▶ _Task directions_
Transcription, pictures excluded: write out the data below exactly.

▶ _Stored data_
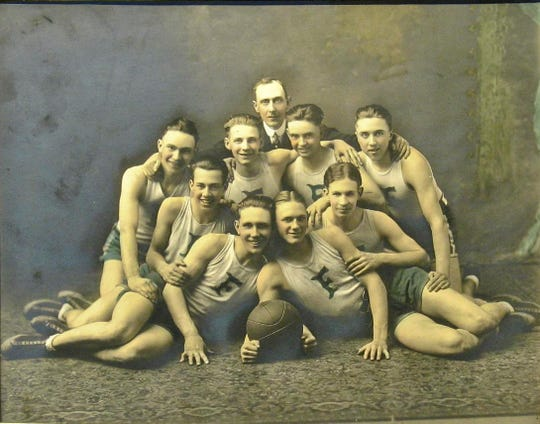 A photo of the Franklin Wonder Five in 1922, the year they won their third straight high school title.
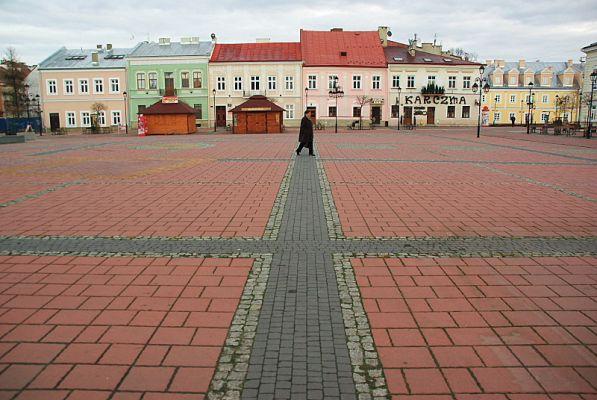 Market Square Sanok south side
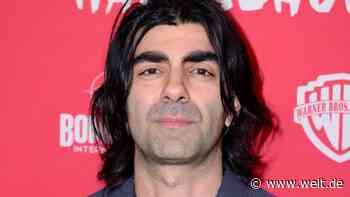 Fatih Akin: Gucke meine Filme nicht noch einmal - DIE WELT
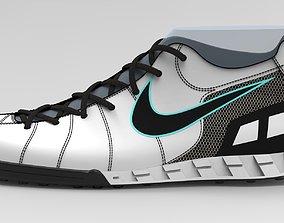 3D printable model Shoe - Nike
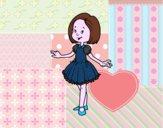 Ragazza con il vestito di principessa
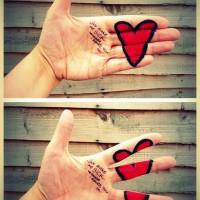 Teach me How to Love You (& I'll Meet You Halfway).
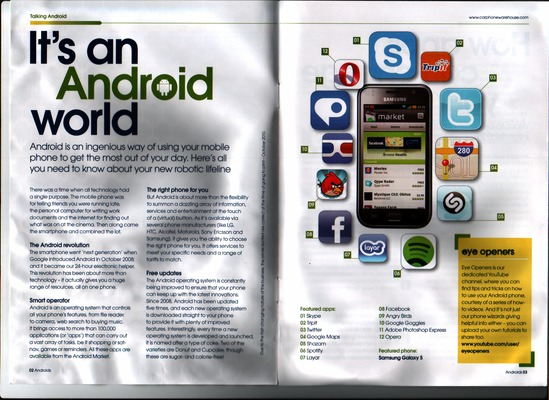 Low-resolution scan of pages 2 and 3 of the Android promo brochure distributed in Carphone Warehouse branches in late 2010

▶ _Your response_
 A photo of the Franklin Wonder Five in 1922, the year they won their third straight high school title.
 Market Square Sanok south side
 Fatih Akin: Gucke meine Filme nicht noch einmal - DIE WELT
 3D printable model Shoe - Nike
 Ragazza con il vestito di principessa
 Teach me How to Love You (& I'll Meet You Halfway).
 Low-resolution scan of pages 2 and 3 of the Android promo brochure distributed in Carphone Warehouse branches in late 2010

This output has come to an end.